• _EXERCISE AIM_: Find the lines in the records that carry the word "Sherlock". Copy each one.

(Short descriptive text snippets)
::::

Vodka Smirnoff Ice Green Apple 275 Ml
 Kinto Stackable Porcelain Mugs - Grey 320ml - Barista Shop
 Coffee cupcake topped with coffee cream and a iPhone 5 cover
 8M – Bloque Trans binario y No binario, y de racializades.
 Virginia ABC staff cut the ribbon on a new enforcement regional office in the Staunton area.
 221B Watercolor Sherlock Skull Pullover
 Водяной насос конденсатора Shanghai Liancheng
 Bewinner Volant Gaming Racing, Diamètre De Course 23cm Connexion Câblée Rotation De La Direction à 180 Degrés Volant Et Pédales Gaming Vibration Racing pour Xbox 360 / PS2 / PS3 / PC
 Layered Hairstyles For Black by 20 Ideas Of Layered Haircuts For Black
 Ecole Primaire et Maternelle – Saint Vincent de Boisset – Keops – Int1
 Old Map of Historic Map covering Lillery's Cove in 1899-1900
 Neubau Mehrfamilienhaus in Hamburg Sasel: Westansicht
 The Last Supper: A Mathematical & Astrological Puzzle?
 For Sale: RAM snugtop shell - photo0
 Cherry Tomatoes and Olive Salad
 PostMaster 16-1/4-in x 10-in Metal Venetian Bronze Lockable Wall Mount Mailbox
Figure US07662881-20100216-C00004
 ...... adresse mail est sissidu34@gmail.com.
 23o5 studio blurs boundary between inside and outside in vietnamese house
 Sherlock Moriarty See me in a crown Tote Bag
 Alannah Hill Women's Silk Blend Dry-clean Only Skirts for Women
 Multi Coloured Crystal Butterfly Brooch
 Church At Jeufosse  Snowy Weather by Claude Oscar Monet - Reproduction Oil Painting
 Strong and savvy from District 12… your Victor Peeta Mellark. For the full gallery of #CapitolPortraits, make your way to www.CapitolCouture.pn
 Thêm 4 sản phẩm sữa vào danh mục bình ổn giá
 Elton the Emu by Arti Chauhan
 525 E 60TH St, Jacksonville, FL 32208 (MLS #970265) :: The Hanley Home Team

::::

• _RESPONSE_:
 221B Watercolor Sherlock Skull Pullover
 Sherlock Moriarty See me in a crown Tote Bag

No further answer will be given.